Vorliegender Text:
Entscheidungsstichwort (Thema)
Verdeckte Gewinnausschüttung: Zusage einer Witwenrente an über 65-jährigen Gesellschafter-Geschäftsführer; objektive Vorteilseignung durch Auszahlung der Witwenrente
Leitsatz (NV)
1. Die Zusage einer Witwenrente an den Gesellschafter-Geschäftsführer einer GmbH rechtfertigt regelmäßig die Annahme einer verdeckten Gewinnausschüttung, wenn der Begünstigte im Zusagezeitpunkt das 65. Lebensjahr überschritten hat. Eine Anstellung des Geschäftsführers "auf Lebenszeit" ändert daran nichts.
2. Handelt es sich bei der zugesagten Witwenversorgung um eine sog. Alt-Zusage, die vor dem 1. Januar 1987 erteilt wurde, und hat die GmbH in der Vergangenheit von ihrem dafür bestehenden Bilanzierungswahlrecht Gebrauch gemacht und keine Pensionsrückstellung für die Versorgungsanwartschaft gebildet, stellen mangels vorheriger Vermögensminderung erst die Witwenrenten in den jeweiligen späteren Auszahlungszeitpunkten nach dem Tod des Gesellschafter-Geschäftsführers verdeckte Gewinnausschüttungen dar.
3. Die verdeckte Gewinnausschüttung in Gestalt der Witwenrente ist objektiv geeignet, eine nachträgliche Kapitaleinkunft i.S. von § 20 Abs. 1 Nr. 1 Satz 2 EStG als Voraussetzung einer vGA bei der GmbH auszulösen, sei es bei dem nunmehrigen Gesellschafter, sei es bei der Witwe selbst oder sei dies auch bei einer dritten Person als Erben.

Bereitgestelltes Material:
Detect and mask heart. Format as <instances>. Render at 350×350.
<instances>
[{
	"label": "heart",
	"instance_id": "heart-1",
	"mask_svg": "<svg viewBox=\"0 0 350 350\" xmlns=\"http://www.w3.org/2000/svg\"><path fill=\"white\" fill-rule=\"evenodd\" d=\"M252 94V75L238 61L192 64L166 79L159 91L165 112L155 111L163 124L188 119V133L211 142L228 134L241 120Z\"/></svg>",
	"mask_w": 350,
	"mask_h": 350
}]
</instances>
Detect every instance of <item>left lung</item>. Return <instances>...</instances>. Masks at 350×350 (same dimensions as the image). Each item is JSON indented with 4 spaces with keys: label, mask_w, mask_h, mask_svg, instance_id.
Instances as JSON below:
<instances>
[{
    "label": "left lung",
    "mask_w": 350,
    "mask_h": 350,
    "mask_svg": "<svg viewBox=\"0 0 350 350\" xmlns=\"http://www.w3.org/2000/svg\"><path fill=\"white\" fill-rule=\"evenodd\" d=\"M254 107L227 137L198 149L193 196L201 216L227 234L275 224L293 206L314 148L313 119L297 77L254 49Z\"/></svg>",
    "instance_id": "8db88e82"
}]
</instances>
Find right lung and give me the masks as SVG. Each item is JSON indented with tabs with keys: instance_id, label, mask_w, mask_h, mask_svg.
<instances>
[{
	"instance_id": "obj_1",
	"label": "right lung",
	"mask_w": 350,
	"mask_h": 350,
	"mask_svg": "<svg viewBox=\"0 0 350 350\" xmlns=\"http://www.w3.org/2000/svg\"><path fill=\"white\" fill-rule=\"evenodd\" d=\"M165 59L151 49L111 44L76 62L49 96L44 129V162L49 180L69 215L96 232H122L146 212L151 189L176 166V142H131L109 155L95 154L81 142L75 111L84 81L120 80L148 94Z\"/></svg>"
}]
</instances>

Arbeitsauftrag: Wiederholen Sie den Text zur verdeckten Gewinnausschüttung durch eine Witwenrente vollständig und wortgetreu. Das Material steht für sich und gehört nicht zum Text.

Lösung:
Entscheidungsstichwort (Thema)
Verdeckte Gewinnausschüttung: Zusage einer Witwenrente an über 65-jährigen Gesellschafter-Geschäftsführer; objektive Vorteilseignung durch Auszahlung der Witwenrente
Leitsatz (NV)
1. Die Zusage einer Witwenrente an den Gesellschafter-Geschäftsführer einer GmbH rechtfertigt regelmäßig die Annahme einer verdeckten Gewinnausschüttung, wenn der Begünstigte im Zusagezeitpunkt das 65. Lebensjahr überschritten hat. Eine Anstellung des Geschäftsführers "auf Lebenszeit" ändert daran nichts.
2. Handelt es sich bei der zugesagten Witwenversorgung um eine sog. Alt-Zusage, die vor dem 1. Januar 1987 erteilt wurde, und hat die GmbH in der Vergangenheit von ihrem dafür bestehenden Bilanzierungswahlrecht Gebrauch gemacht und keine Pensionsrückstellung für die Versorgungsanwartschaft gebildet, stellen mangels vorheriger Vermögensminderung erst die Witwenrenten in den jeweiligen späteren Auszahlungszeitpunkten nach dem Tod des Gesellschafter-Geschäftsführers verdeckte Gewinnausschüttungen dar.
3. Die verdeckte Gewinnausschüttung in Gestalt der Witwenrente ist objektiv geeignet, eine nachträgliche Kapitaleinkunft i.S. von § 20 Abs. 1 Nr. 1 Satz 2 EStG als Voraussetzung einer vGA bei der GmbH auszulösen, sei es bei dem nunmehrigen Gesellschafter, sei es bei der Witwe selbst oder sei dies auch bei einer dritten Person als Erben.